Fundación ProAves – por la conservación en el país de las aves
Date created: 2012
Area: 402 hectares
Temperature: Between 42 and 69 °F
Ecosystem: Andean and high Andean forest
Weather: Fog and rainfall predominate throughout the year
Altitudinal range: Between 2.500 – 3.000 AMSL
Key species: Tanager Finch (Oreothraupis arremonops) and Munchique Wood-wren (Henicorhina negreti)
Tanager Finch (Oreothraupis arremonops) and Munchique Wood-wren (Henicorhina negreti) species threatened with extinction, considered Vulnerable (VU) and critically endangered (CR).
The Reserve is located in the municipality of Carmen de Atrato, Chocó, Western Cordillera of the Andes, on the border with the municipality of Urrao, Antioquia, in the upper part of the EME. This site is of great importance because it constitutes the headwaters of the Atrato River (the most important river in Chocó). It has a main access road. (See map).
The natural forests of the Agua de la Virgen area are sub-Andean forests described as hygrophytic or subhygrophytic and equivalent to the montane and submontane ombrophilic tropical forest of the UNESCO classification (1973) and the humid, very humid and pluvial forests of the premontane and low montane from Holdridge (1967). They correspond to premontane, primary and secondary cloud forests, where the frequency of the fogs tends to raise the ambient humidity and decrease evapotranspiration.
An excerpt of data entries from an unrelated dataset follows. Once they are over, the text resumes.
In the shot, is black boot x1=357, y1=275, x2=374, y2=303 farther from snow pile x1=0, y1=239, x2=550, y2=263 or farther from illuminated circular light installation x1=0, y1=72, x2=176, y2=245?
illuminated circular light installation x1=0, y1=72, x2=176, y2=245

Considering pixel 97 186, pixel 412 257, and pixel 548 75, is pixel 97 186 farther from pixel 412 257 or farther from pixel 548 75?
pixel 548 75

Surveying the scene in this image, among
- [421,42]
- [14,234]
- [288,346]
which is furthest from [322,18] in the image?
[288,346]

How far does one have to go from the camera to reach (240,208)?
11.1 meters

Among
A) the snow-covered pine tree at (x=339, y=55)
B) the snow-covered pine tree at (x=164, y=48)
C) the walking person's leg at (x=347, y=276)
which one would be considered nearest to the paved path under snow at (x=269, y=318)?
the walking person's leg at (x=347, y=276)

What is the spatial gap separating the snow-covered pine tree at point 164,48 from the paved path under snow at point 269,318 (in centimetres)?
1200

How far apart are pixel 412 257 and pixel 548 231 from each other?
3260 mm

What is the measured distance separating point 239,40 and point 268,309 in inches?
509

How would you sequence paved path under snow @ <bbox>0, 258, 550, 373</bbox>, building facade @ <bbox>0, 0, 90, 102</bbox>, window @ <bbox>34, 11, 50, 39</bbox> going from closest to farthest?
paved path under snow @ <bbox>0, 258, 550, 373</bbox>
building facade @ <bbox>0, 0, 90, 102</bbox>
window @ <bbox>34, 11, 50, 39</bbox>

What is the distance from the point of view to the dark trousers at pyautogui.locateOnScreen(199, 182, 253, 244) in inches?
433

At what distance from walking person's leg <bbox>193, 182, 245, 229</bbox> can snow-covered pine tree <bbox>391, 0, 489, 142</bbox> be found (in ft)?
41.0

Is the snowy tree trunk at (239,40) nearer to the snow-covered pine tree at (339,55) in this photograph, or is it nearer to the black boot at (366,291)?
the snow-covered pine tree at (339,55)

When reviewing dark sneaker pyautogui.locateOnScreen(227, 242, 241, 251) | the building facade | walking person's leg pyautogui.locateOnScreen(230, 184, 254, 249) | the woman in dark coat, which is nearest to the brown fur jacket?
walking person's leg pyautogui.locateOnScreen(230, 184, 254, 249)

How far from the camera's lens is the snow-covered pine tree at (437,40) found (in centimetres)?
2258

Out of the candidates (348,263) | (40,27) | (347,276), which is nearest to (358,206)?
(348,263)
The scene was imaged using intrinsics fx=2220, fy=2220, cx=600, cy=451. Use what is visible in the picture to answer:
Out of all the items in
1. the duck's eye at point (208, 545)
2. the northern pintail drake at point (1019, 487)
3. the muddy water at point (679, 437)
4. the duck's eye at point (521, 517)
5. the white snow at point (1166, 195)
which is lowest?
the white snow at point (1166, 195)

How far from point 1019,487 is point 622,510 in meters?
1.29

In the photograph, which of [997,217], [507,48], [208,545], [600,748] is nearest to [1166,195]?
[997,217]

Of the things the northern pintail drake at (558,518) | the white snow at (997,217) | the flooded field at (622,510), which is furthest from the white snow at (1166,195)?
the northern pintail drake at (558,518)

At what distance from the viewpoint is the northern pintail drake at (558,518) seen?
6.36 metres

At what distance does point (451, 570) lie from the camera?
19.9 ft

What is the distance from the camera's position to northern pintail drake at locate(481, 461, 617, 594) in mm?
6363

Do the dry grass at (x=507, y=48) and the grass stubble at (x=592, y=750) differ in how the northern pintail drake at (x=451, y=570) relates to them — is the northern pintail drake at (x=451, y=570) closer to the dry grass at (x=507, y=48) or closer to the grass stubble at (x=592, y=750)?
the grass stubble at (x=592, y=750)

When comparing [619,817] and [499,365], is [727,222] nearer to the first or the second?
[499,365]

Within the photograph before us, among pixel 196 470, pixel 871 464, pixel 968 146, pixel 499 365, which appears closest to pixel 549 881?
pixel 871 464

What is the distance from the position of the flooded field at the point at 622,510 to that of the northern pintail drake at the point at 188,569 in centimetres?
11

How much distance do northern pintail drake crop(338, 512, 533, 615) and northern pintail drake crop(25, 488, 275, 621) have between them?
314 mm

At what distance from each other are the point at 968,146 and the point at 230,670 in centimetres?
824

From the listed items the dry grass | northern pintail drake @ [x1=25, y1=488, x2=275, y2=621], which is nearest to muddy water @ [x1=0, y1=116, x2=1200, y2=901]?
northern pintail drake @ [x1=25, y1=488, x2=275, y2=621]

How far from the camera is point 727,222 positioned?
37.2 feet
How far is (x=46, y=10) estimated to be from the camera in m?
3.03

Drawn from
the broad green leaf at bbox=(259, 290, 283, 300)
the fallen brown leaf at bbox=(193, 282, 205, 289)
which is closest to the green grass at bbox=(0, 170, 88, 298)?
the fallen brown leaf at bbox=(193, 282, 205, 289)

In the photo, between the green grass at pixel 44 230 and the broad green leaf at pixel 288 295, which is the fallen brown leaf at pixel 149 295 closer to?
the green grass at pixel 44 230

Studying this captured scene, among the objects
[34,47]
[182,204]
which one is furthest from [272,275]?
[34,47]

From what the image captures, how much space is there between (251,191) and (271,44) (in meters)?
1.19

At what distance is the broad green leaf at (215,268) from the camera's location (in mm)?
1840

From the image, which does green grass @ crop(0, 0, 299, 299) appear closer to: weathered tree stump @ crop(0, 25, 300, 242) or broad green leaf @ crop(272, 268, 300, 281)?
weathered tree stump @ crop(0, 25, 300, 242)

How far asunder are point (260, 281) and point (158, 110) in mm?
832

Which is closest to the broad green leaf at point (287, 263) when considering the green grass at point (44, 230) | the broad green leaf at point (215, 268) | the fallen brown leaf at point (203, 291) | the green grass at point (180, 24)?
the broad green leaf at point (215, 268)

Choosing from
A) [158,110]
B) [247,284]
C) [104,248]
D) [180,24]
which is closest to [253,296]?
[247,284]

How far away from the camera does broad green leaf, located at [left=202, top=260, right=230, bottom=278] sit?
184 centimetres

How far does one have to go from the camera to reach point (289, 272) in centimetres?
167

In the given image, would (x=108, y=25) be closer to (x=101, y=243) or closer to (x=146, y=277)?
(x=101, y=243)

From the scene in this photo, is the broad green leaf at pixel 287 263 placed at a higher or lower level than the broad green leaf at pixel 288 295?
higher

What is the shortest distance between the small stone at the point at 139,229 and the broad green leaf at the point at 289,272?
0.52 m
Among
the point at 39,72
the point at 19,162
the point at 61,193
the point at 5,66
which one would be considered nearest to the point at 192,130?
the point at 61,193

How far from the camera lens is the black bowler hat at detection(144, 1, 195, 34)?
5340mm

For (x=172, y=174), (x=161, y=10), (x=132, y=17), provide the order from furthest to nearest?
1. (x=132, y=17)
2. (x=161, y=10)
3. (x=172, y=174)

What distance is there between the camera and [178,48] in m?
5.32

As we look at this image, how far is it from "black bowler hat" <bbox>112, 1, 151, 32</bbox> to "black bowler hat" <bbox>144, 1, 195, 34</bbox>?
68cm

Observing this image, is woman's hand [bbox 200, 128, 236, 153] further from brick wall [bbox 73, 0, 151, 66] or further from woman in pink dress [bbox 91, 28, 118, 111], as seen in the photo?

The Reserve is made up of conserved secondary forests in an advanced state of growth, with a canopy that reaches 15 m in height and some trees reaching up to 20 meters, as is the case of Barbatuscos (Erythrina sp.), Guamos (Inga sp. .) and Sloanea sp. In general, the forests are dominated by a bamboo called locally “reed” (Rhipidocladum racemiflorum), which is the preferred feeding site for the Recurve-billed Bushbird. The most characteristic families observed in the understory are Bromeliaceae and Rubiaceae.